What first inspired the two of you to do a podcast like this?
Jordan: A couple of things come to mind, the first is other amazing podcasts like Serial and Criminal and just being in awe of what they could do and the stories they told. Next is definitely just being interested in true crime in general, shows like Forensic Files, Cold Case Files and Unsolved Mysteries. And lastly, just the idea that we wanted to do something creative that we were passionate about and just saying, let’s stop talking about it and do it.
I used to be obsessed with the Investigative Discovery show Disappeared. I’ve always been obsessed by mysteries and unsolved missing persons cases are kind of like the ultimate mystery–how can a person go missing when we all seem to be so interconnected?
When Disappeared went off the air (it’s back now, tho) I was so disappointed. Then Jordan had an idea–what if instead of being content consumers we become content creators. We could, if we really wanted, create the content we wanted! So we did and it’s been such an amazing experience so far!
From a creative or investigative standpoint, what do you feel you haven’t yet had the opportunity/resources to do?

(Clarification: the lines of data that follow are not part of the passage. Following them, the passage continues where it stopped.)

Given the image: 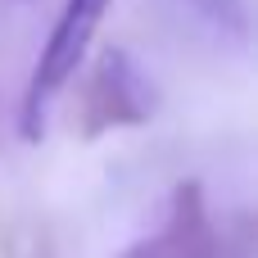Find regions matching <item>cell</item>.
I'll return each mask as SVG.
<instances>
[{"label":"cell","mask_w":258,"mask_h":258,"mask_svg":"<svg viewBox=\"0 0 258 258\" xmlns=\"http://www.w3.org/2000/svg\"><path fill=\"white\" fill-rule=\"evenodd\" d=\"M113 0H63L36 63H32V77L23 86V104H18V136L27 145H36L45 136V113H50V100L73 82V73L82 68L104 14H109Z\"/></svg>","instance_id":"1"},{"label":"cell","mask_w":258,"mask_h":258,"mask_svg":"<svg viewBox=\"0 0 258 258\" xmlns=\"http://www.w3.org/2000/svg\"><path fill=\"white\" fill-rule=\"evenodd\" d=\"M150 113H154V82L141 73V63L122 45H109L82 82L77 136L100 141V136L122 132V127H145Z\"/></svg>","instance_id":"2"},{"label":"cell","mask_w":258,"mask_h":258,"mask_svg":"<svg viewBox=\"0 0 258 258\" xmlns=\"http://www.w3.org/2000/svg\"><path fill=\"white\" fill-rule=\"evenodd\" d=\"M159 240L168 258H249V231L218 222L204 204L200 181H177Z\"/></svg>","instance_id":"3"},{"label":"cell","mask_w":258,"mask_h":258,"mask_svg":"<svg viewBox=\"0 0 258 258\" xmlns=\"http://www.w3.org/2000/svg\"><path fill=\"white\" fill-rule=\"evenodd\" d=\"M186 9L200 23H209L218 36H231V41L249 45V23H254L249 0H186Z\"/></svg>","instance_id":"4"},{"label":"cell","mask_w":258,"mask_h":258,"mask_svg":"<svg viewBox=\"0 0 258 258\" xmlns=\"http://www.w3.org/2000/svg\"><path fill=\"white\" fill-rule=\"evenodd\" d=\"M118 258H168V249H163V240H159V236H150V240H136V245H127Z\"/></svg>","instance_id":"5"},{"label":"cell","mask_w":258,"mask_h":258,"mask_svg":"<svg viewBox=\"0 0 258 258\" xmlns=\"http://www.w3.org/2000/svg\"><path fill=\"white\" fill-rule=\"evenodd\" d=\"M0 141H5V104H0Z\"/></svg>","instance_id":"6"}]
</instances>
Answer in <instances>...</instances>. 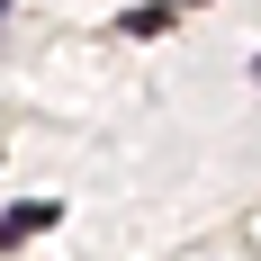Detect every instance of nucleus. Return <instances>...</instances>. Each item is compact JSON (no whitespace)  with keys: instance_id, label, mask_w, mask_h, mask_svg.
Here are the masks:
<instances>
[{"instance_id":"f257e3e1","label":"nucleus","mask_w":261,"mask_h":261,"mask_svg":"<svg viewBox=\"0 0 261 261\" xmlns=\"http://www.w3.org/2000/svg\"><path fill=\"white\" fill-rule=\"evenodd\" d=\"M54 216H63V207H54V198H27V207H0V252H18L27 234H45Z\"/></svg>"},{"instance_id":"f03ea898","label":"nucleus","mask_w":261,"mask_h":261,"mask_svg":"<svg viewBox=\"0 0 261 261\" xmlns=\"http://www.w3.org/2000/svg\"><path fill=\"white\" fill-rule=\"evenodd\" d=\"M171 18H180V0H135L126 18H117V36H162Z\"/></svg>"},{"instance_id":"7ed1b4c3","label":"nucleus","mask_w":261,"mask_h":261,"mask_svg":"<svg viewBox=\"0 0 261 261\" xmlns=\"http://www.w3.org/2000/svg\"><path fill=\"white\" fill-rule=\"evenodd\" d=\"M0 9H9V0H0Z\"/></svg>"}]
</instances>
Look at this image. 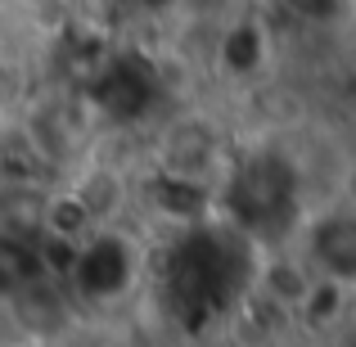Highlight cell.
<instances>
[{
	"instance_id": "cell-1",
	"label": "cell",
	"mask_w": 356,
	"mask_h": 347,
	"mask_svg": "<svg viewBox=\"0 0 356 347\" xmlns=\"http://www.w3.org/2000/svg\"><path fill=\"white\" fill-rule=\"evenodd\" d=\"M41 226L54 234V239H81L95 221H90V212L81 208L77 194H54V199H45V212H41Z\"/></svg>"
}]
</instances>
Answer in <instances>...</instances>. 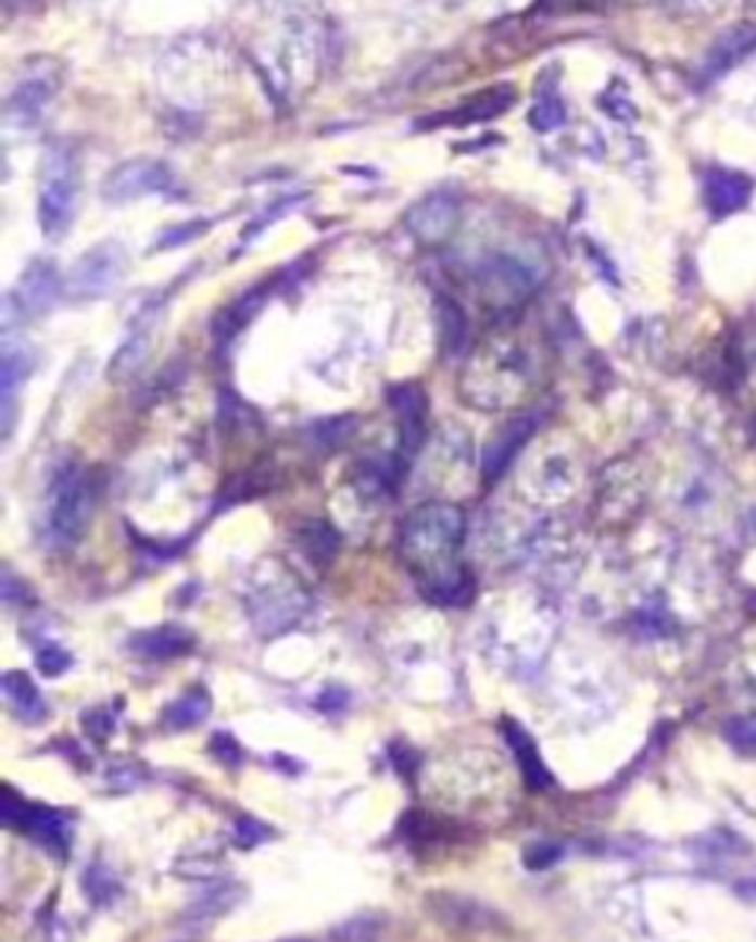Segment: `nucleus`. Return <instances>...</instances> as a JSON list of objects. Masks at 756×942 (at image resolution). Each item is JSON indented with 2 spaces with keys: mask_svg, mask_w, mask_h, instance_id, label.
I'll use <instances>...</instances> for the list:
<instances>
[{
  "mask_svg": "<svg viewBox=\"0 0 756 942\" xmlns=\"http://www.w3.org/2000/svg\"><path fill=\"white\" fill-rule=\"evenodd\" d=\"M754 196V180L733 168H709L704 175V201L713 216H733Z\"/></svg>",
  "mask_w": 756,
  "mask_h": 942,
  "instance_id": "obj_14",
  "label": "nucleus"
},
{
  "mask_svg": "<svg viewBox=\"0 0 756 942\" xmlns=\"http://www.w3.org/2000/svg\"><path fill=\"white\" fill-rule=\"evenodd\" d=\"M127 275V252L125 246L116 240H106L92 246L89 252H84L74 266L68 269L65 278V293L77 299V302H89V299H104L116 290L118 284L125 281Z\"/></svg>",
  "mask_w": 756,
  "mask_h": 942,
  "instance_id": "obj_5",
  "label": "nucleus"
},
{
  "mask_svg": "<svg viewBox=\"0 0 756 942\" xmlns=\"http://www.w3.org/2000/svg\"><path fill=\"white\" fill-rule=\"evenodd\" d=\"M172 189H175V175L163 160L134 158L110 168V175L101 184V196L110 204H127L146 196H163Z\"/></svg>",
  "mask_w": 756,
  "mask_h": 942,
  "instance_id": "obj_6",
  "label": "nucleus"
},
{
  "mask_svg": "<svg viewBox=\"0 0 756 942\" xmlns=\"http://www.w3.org/2000/svg\"><path fill=\"white\" fill-rule=\"evenodd\" d=\"M319 706H323L326 713H331V706H346V691H326V694L319 698Z\"/></svg>",
  "mask_w": 756,
  "mask_h": 942,
  "instance_id": "obj_36",
  "label": "nucleus"
},
{
  "mask_svg": "<svg viewBox=\"0 0 756 942\" xmlns=\"http://www.w3.org/2000/svg\"><path fill=\"white\" fill-rule=\"evenodd\" d=\"M0 691H3V701L12 709V715L22 718L24 724H39L48 715L42 694L24 670H7L0 680Z\"/></svg>",
  "mask_w": 756,
  "mask_h": 942,
  "instance_id": "obj_17",
  "label": "nucleus"
},
{
  "mask_svg": "<svg viewBox=\"0 0 756 942\" xmlns=\"http://www.w3.org/2000/svg\"><path fill=\"white\" fill-rule=\"evenodd\" d=\"M237 901L234 887H216V895H204V899L189 910V919H211L213 913H225Z\"/></svg>",
  "mask_w": 756,
  "mask_h": 942,
  "instance_id": "obj_28",
  "label": "nucleus"
},
{
  "mask_svg": "<svg viewBox=\"0 0 756 942\" xmlns=\"http://www.w3.org/2000/svg\"><path fill=\"white\" fill-rule=\"evenodd\" d=\"M724 739L739 751L756 754V715H735L724 724Z\"/></svg>",
  "mask_w": 756,
  "mask_h": 942,
  "instance_id": "obj_27",
  "label": "nucleus"
},
{
  "mask_svg": "<svg viewBox=\"0 0 756 942\" xmlns=\"http://www.w3.org/2000/svg\"><path fill=\"white\" fill-rule=\"evenodd\" d=\"M295 541L305 550L307 558H314L316 565H326L337 550V532L323 520H307L295 535Z\"/></svg>",
  "mask_w": 756,
  "mask_h": 942,
  "instance_id": "obj_23",
  "label": "nucleus"
},
{
  "mask_svg": "<svg viewBox=\"0 0 756 942\" xmlns=\"http://www.w3.org/2000/svg\"><path fill=\"white\" fill-rule=\"evenodd\" d=\"M393 409L400 414V452H396V476H405L423 440H426V393L417 385H400L393 390Z\"/></svg>",
  "mask_w": 756,
  "mask_h": 942,
  "instance_id": "obj_11",
  "label": "nucleus"
},
{
  "mask_svg": "<svg viewBox=\"0 0 756 942\" xmlns=\"http://www.w3.org/2000/svg\"><path fill=\"white\" fill-rule=\"evenodd\" d=\"M482 287L494 304H515L536 290V275L515 258H494L484 263Z\"/></svg>",
  "mask_w": 756,
  "mask_h": 942,
  "instance_id": "obj_13",
  "label": "nucleus"
},
{
  "mask_svg": "<svg viewBox=\"0 0 756 942\" xmlns=\"http://www.w3.org/2000/svg\"><path fill=\"white\" fill-rule=\"evenodd\" d=\"M60 65L51 60L33 63L27 72L15 80L10 98H7V122L15 127H30L42 118L45 106L51 104L53 95L60 92Z\"/></svg>",
  "mask_w": 756,
  "mask_h": 942,
  "instance_id": "obj_8",
  "label": "nucleus"
},
{
  "mask_svg": "<svg viewBox=\"0 0 756 942\" xmlns=\"http://www.w3.org/2000/svg\"><path fill=\"white\" fill-rule=\"evenodd\" d=\"M36 665H39V670H42L45 677H60L63 670L72 668V656H68L60 644H48V648L39 650Z\"/></svg>",
  "mask_w": 756,
  "mask_h": 942,
  "instance_id": "obj_30",
  "label": "nucleus"
},
{
  "mask_svg": "<svg viewBox=\"0 0 756 942\" xmlns=\"http://www.w3.org/2000/svg\"><path fill=\"white\" fill-rule=\"evenodd\" d=\"M299 201H302V196H293V199H281V201H278V204H273V208L263 213L261 219L252 222V228L242 234V242H252L254 237H257L261 230L269 228V225H273L275 219H281V216H287V213H290V210H293L295 204H299Z\"/></svg>",
  "mask_w": 756,
  "mask_h": 942,
  "instance_id": "obj_31",
  "label": "nucleus"
},
{
  "mask_svg": "<svg viewBox=\"0 0 756 942\" xmlns=\"http://www.w3.org/2000/svg\"><path fill=\"white\" fill-rule=\"evenodd\" d=\"M207 228H211V222H187V225H178V228L166 230V234L160 237L158 249H175V246H180V242L196 240V237L204 234Z\"/></svg>",
  "mask_w": 756,
  "mask_h": 942,
  "instance_id": "obj_33",
  "label": "nucleus"
},
{
  "mask_svg": "<svg viewBox=\"0 0 756 942\" xmlns=\"http://www.w3.org/2000/svg\"><path fill=\"white\" fill-rule=\"evenodd\" d=\"M505 739H508L512 751H515L526 786H529L532 792L550 789V786H553V775H550V768H546V763L541 759V754H538V744L532 742V736L526 733L520 724L505 721Z\"/></svg>",
  "mask_w": 756,
  "mask_h": 942,
  "instance_id": "obj_18",
  "label": "nucleus"
},
{
  "mask_svg": "<svg viewBox=\"0 0 756 942\" xmlns=\"http://www.w3.org/2000/svg\"><path fill=\"white\" fill-rule=\"evenodd\" d=\"M462 222V208L450 192H431L405 213V228L423 246H441Z\"/></svg>",
  "mask_w": 756,
  "mask_h": 942,
  "instance_id": "obj_10",
  "label": "nucleus"
},
{
  "mask_svg": "<svg viewBox=\"0 0 756 942\" xmlns=\"http://www.w3.org/2000/svg\"><path fill=\"white\" fill-rule=\"evenodd\" d=\"M467 514L455 503H423L405 517L400 532V555L423 594L438 603H462L472 579L462 565Z\"/></svg>",
  "mask_w": 756,
  "mask_h": 942,
  "instance_id": "obj_1",
  "label": "nucleus"
},
{
  "mask_svg": "<svg viewBox=\"0 0 756 942\" xmlns=\"http://www.w3.org/2000/svg\"><path fill=\"white\" fill-rule=\"evenodd\" d=\"M146 357H148V337L142 335L127 337L125 346H122V349L116 352V357L110 361V369H106V373H110L113 381H125V378L134 376V373L146 364Z\"/></svg>",
  "mask_w": 756,
  "mask_h": 942,
  "instance_id": "obj_25",
  "label": "nucleus"
},
{
  "mask_svg": "<svg viewBox=\"0 0 756 942\" xmlns=\"http://www.w3.org/2000/svg\"><path fill=\"white\" fill-rule=\"evenodd\" d=\"M130 648L148 656V660H175V656H184L192 648V636L178 627H158L139 632L137 639L130 641Z\"/></svg>",
  "mask_w": 756,
  "mask_h": 942,
  "instance_id": "obj_20",
  "label": "nucleus"
},
{
  "mask_svg": "<svg viewBox=\"0 0 756 942\" xmlns=\"http://www.w3.org/2000/svg\"><path fill=\"white\" fill-rule=\"evenodd\" d=\"M567 122L565 101L558 92V84L553 77H541V86L536 92V104L529 110V125L536 127L538 134H550Z\"/></svg>",
  "mask_w": 756,
  "mask_h": 942,
  "instance_id": "obj_21",
  "label": "nucleus"
},
{
  "mask_svg": "<svg viewBox=\"0 0 756 942\" xmlns=\"http://www.w3.org/2000/svg\"><path fill=\"white\" fill-rule=\"evenodd\" d=\"M211 694L204 689H192L187 694H180L178 701L168 703L166 713H163V724L168 730H189L201 724L207 715H211Z\"/></svg>",
  "mask_w": 756,
  "mask_h": 942,
  "instance_id": "obj_22",
  "label": "nucleus"
},
{
  "mask_svg": "<svg viewBox=\"0 0 756 942\" xmlns=\"http://www.w3.org/2000/svg\"><path fill=\"white\" fill-rule=\"evenodd\" d=\"M33 367H36V355H33L30 343L15 335L12 325L3 323V343H0V409H3L0 423H3V435H10L12 419H15V390L27 381Z\"/></svg>",
  "mask_w": 756,
  "mask_h": 942,
  "instance_id": "obj_9",
  "label": "nucleus"
},
{
  "mask_svg": "<svg viewBox=\"0 0 756 942\" xmlns=\"http://www.w3.org/2000/svg\"><path fill=\"white\" fill-rule=\"evenodd\" d=\"M245 600H249V615H252L254 627L266 636L293 627L307 608L305 591L295 582V576L287 574V570L284 574L281 570L278 574L257 570Z\"/></svg>",
  "mask_w": 756,
  "mask_h": 942,
  "instance_id": "obj_4",
  "label": "nucleus"
},
{
  "mask_svg": "<svg viewBox=\"0 0 756 942\" xmlns=\"http://www.w3.org/2000/svg\"><path fill=\"white\" fill-rule=\"evenodd\" d=\"M558 857H562V845H556V842H536L524 854L529 869H550L553 863H558Z\"/></svg>",
  "mask_w": 756,
  "mask_h": 942,
  "instance_id": "obj_32",
  "label": "nucleus"
},
{
  "mask_svg": "<svg viewBox=\"0 0 756 942\" xmlns=\"http://www.w3.org/2000/svg\"><path fill=\"white\" fill-rule=\"evenodd\" d=\"M211 751L219 756L225 765H240L242 763V748L240 742L234 739L231 733H216L211 739Z\"/></svg>",
  "mask_w": 756,
  "mask_h": 942,
  "instance_id": "obj_34",
  "label": "nucleus"
},
{
  "mask_svg": "<svg viewBox=\"0 0 756 942\" xmlns=\"http://www.w3.org/2000/svg\"><path fill=\"white\" fill-rule=\"evenodd\" d=\"M261 304H263L261 290H252V293L242 296L240 302H234L225 314H219V319H216V337H219V340H228V337L237 335L242 325L257 314Z\"/></svg>",
  "mask_w": 756,
  "mask_h": 942,
  "instance_id": "obj_24",
  "label": "nucleus"
},
{
  "mask_svg": "<svg viewBox=\"0 0 756 942\" xmlns=\"http://www.w3.org/2000/svg\"><path fill=\"white\" fill-rule=\"evenodd\" d=\"M65 290V281L60 278V269L56 263L45 261V258H36V261L27 263V269L18 278V287H15V304L22 314L42 316L51 311L53 304L60 302V293Z\"/></svg>",
  "mask_w": 756,
  "mask_h": 942,
  "instance_id": "obj_12",
  "label": "nucleus"
},
{
  "mask_svg": "<svg viewBox=\"0 0 756 942\" xmlns=\"http://www.w3.org/2000/svg\"><path fill=\"white\" fill-rule=\"evenodd\" d=\"M80 199V166L68 142H51L39 166V225L48 240H60L72 228Z\"/></svg>",
  "mask_w": 756,
  "mask_h": 942,
  "instance_id": "obj_3",
  "label": "nucleus"
},
{
  "mask_svg": "<svg viewBox=\"0 0 756 942\" xmlns=\"http://www.w3.org/2000/svg\"><path fill=\"white\" fill-rule=\"evenodd\" d=\"M84 890L86 895L94 901V904H110V901L116 899L118 892H122V887H118V880L110 875V871L104 869V866H92V869L86 871L84 878Z\"/></svg>",
  "mask_w": 756,
  "mask_h": 942,
  "instance_id": "obj_26",
  "label": "nucleus"
},
{
  "mask_svg": "<svg viewBox=\"0 0 756 942\" xmlns=\"http://www.w3.org/2000/svg\"><path fill=\"white\" fill-rule=\"evenodd\" d=\"M536 435V419L520 417L505 423L503 429L496 431L494 438L488 440V447L482 452V473L484 482H494L505 473V467L517 459V452L524 450L526 440Z\"/></svg>",
  "mask_w": 756,
  "mask_h": 942,
  "instance_id": "obj_15",
  "label": "nucleus"
},
{
  "mask_svg": "<svg viewBox=\"0 0 756 942\" xmlns=\"http://www.w3.org/2000/svg\"><path fill=\"white\" fill-rule=\"evenodd\" d=\"M86 727L92 730V736H94V730H98V736H106L110 730H113V721H110V718H104L101 713H94V715H86Z\"/></svg>",
  "mask_w": 756,
  "mask_h": 942,
  "instance_id": "obj_35",
  "label": "nucleus"
},
{
  "mask_svg": "<svg viewBox=\"0 0 756 942\" xmlns=\"http://www.w3.org/2000/svg\"><path fill=\"white\" fill-rule=\"evenodd\" d=\"M515 101V89L512 86H494L488 92H479L470 101H464L458 110L452 115H443V122H452V125H472V122H488L494 115L505 113Z\"/></svg>",
  "mask_w": 756,
  "mask_h": 942,
  "instance_id": "obj_19",
  "label": "nucleus"
},
{
  "mask_svg": "<svg viewBox=\"0 0 756 942\" xmlns=\"http://www.w3.org/2000/svg\"><path fill=\"white\" fill-rule=\"evenodd\" d=\"M0 821L7 828H18L24 833H30L39 845L51 849L53 854L63 857L68 851V842H72V833H68V816L53 809V806H39L27 804L15 792H3V801H0Z\"/></svg>",
  "mask_w": 756,
  "mask_h": 942,
  "instance_id": "obj_7",
  "label": "nucleus"
},
{
  "mask_svg": "<svg viewBox=\"0 0 756 942\" xmlns=\"http://www.w3.org/2000/svg\"><path fill=\"white\" fill-rule=\"evenodd\" d=\"M747 3H751V7H756V0H747Z\"/></svg>",
  "mask_w": 756,
  "mask_h": 942,
  "instance_id": "obj_37",
  "label": "nucleus"
},
{
  "mask_svg": "<svg viewBox=\"0 0 756 942\" xmlns=\"http://www.w3.org/2000/svg\"><path fill=\"white\" fill-rule=\"evenodd\" d=\"M266 837H269V828L252 816H242L240 821L234 825V839H237V845H242V849H254V845L266 842Z\"/></svg>",
  "mask_w": 756,
  "mask_h": 942,
  "instance_id": "obj_29",
  "label": "nucleus"
},
{
  "mask_svg": "<svg viewBox=\"0 0 756 942\" xmlns=\"http://www.w3.org/2000/svg\"><path fill=\"white\" fill-rule=\"evenodd\" d=\"M94 508V493L86 476L77 464H63L53 473L48 493H45L42 517V541L51 550H72L84 538L89 517Z\"/></svg>",
  "mask_w": 756,
  "mask_h": 942,
  "instance_id": "obj_2",
  "label": "nucleus"
},
{
  "mask_svg": "<svg viewBox=\"0 0 756 942\" xmlns=\"http://www.w3.org/2000/svg\"><path fill=\"white\" fill-rule=\"evenodd\" d=\"M756 48V27L754 24H735V27H730L727 33H721L718 36V42L709 48V53H706V63H704V72L706 77H718V74H724L730 65H735L739 60H745L747 53Z\"/></svg>",
  "mask_w": 756,
  "mask_h": 942,
  "instance_id": "obj_16",
  "label": "nucleus"
}]
</instances>
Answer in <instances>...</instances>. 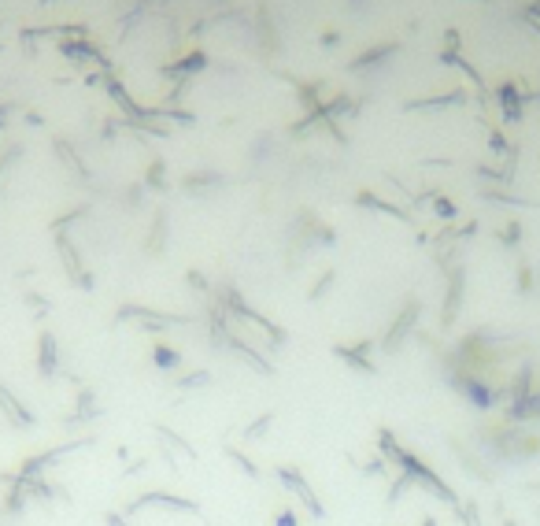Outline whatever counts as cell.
Here are the masks:
<instances>
[{"instance_id": "cell-1", "label": "cell", "mask_w": 540, "mask_h": 526, "mask_svg": "<svg viewBox=\"0 0 540 526\" xmlns=\"http://www.w3.org/2000/svg\"><path fill=\"white\" fill-rule=\"evenodd\" d=\"M156 363H159V367H174L178 356H174L170 349H156Z\"/></svg>"}, {"instance_id": "cell-3", "label": "cell", "mask_w": 540, "mask_h": 526, "mask_svg": "<svg viewBox=\"0 0 540 526\" xmlns=\"http://www.w3.org/2000/svg\"><path fill=\"white\" fill-rule=\"evenodd\" d=\"M208 378H211V374H204V371H200V374H189V378L181 382V389H189V385H204Z\"/></svg>"}, {"instance_id": "cell-5", "label": "cell", "mask_w": 540, "mask_h": 526, "mask_svg": "<svg viewBox=\"0 0 540 526\" xmlns=\"http://www.w3.org/2000/svg\"><path fill=\"white\" fill-rule=\"evenodd\" d=\"M107 526H126V523L118 519V515H107Z\"/></svg>"}, {"instance_id": "cell-4", "label": "cell", "mask_w": 540, "mask_h": 526, "mask_svg": "<svg viewBox=\"0 0 540 526\" xmlns=\"http://www.w3.org/2000/svg\"><path fill=\"white\" fill-rule=\"evenodd\" d=\"M278 526H296V519H293V515L285 511V515H278Z\"/></svg>"}, {"instance_id": "cell-2", "label": "cell", "mask_w": 540, "mask_h": 526, "mask_svg": "<svg viewBox=\"0 0 540 526\" xmlns=\"http://www.w3.org/2000/svg\"><path fill=\"white\" fill-rule=\"evenodd\" d=\"M267 426H270V415H259V423H255V426H248V437H259V434L267 430Z\"/></svg>"}, {"instance_id": "cell-6", "label": "cell", "mask_w": 540, "mask_h": 526, "mask_svg": "<svg viewBox=\"0 0 540 526\" xmlns=\"http://www.w3.org/2000/svg\"><path fill=\"white\" fill-rule=\"evenodd\" d=\"M422 526H437V523H433V519H426V523H422Z\"/></svg>"}]
</instances>
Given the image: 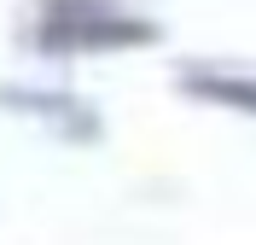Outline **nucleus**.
<instances>
[{"instance_id":"f257e3e1","label":"nucleus","mask_w":256,"mask_h":245,"mask_svg":"<svg viewBox=\"0 0 256 245\" xmlns=\"http://www.w3.org/2000/svg\"><path fill=\"white\" fill-rule=\"evenodd\" d=\"M158 24L134 18L111 0H41L35 6V47L41 53H122L152 47Z\"/></svg>"},{"instance_id":"f03ea898","label":"nucleus","mask_w":256,"mask_h":245,"mask_svg":"<svg viewBox=\"0 0 256 245\" xmlns=\"http://www.w3.org/2000/svg\"><path fill=\"white\" fill-rule=\"evenodd\" d=\"M0 105H6V111H30V117H41L47 129L76 134V140H94L99 134V111L88 99L64 94V88H0Z\"/></svg>"},{"instance_id":"7ed1b4c3","label":"nucleus","mask_w":256,"mask_h":245,"mask_svg":"<svg viewBox=\"0 0 256 245\" xmlns=\"http://www.w3.org/2000/svg\"><path fill=\"white\" fill-rule=\"evenodd\" d=\"M180 88L192 99L227 105L239 117H256V76L250 70H227V65H180Z\"/></svg>"}]
</instances>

Jordan: I would say that Daniel and I have always wanted to share our stories with a live audience, even if the prospect terrifies us a little bit. For some cases, I think we both wish we could travel to where the story took place and do more of a documentary-style, first-hand investigation – it just makes the story so much richer and more of an experience. We’ve been so lucky to have been able to do a few of these in Idaho, but we would love to do more.
From a creative standpoint I hope that one day we can join a network of other podcasts to help with promotion and publicity. We’re so thankful to have the advertising agency that we do, and I hope that we can join forces with a larger community that will help us be able to execute some of the larger goals we have. Like Jordan said, I’d really love to do a live show and/or travel. I’d also like to take a class or two on mastering audio, because that’s where I feel like I need to learn the most.
Since recording the missing person stories, have you heard any new leads on on any cases?
As anyone reached out to you two about a case?
Jordan: Hi Kim!! Thanks for your questions! We have had people reach out to us and point us to a story, which is so awesome. Sometimes it’s just a person interested in a particular case, or it’s someone in the family who wants to talk to us.
As far as new leads go, there have been a few, none of which we can talk about as new investigations have started and we don’t want to jeopardize anything! This is not the case for most of our stories, but some have had new detectives assigned because of our work and I think that’s really cool.
Putting out a podcast is work (and you do it very well!). There are deadlines and tasks, so could you share how it fulfills your creative side?
Jordan: Hi Bonnie! Thank you so much! There are a lot of technical aspects to the podcast, but I would say it’s mostly creative. Something I didn’t have much of a background in was interviewing people before this, and until you do it you don’t really realize what an art it is to have a good conversation with another person. My favorite part on the creative side of making a podcast is editing – because you can write it a certain way, and until you sit down and mold it into something it’s still just an idea. I love crafting the voices and music and ideas together.
Thanks for your question Bonnie and for being our first Twitter follower! <3
I think one of the coolest things is hearing a story you've worked so hard on come to life. From first reading about a story to doing the interviews and thinking about how you're going to structure the storyline. Then I begin imagining what kind of music I want and how the pacing will work and when I finally get into the editor and piece it together it's just an amazing feeling. Even though it's hard work to get there I always feel accomplished when it's done.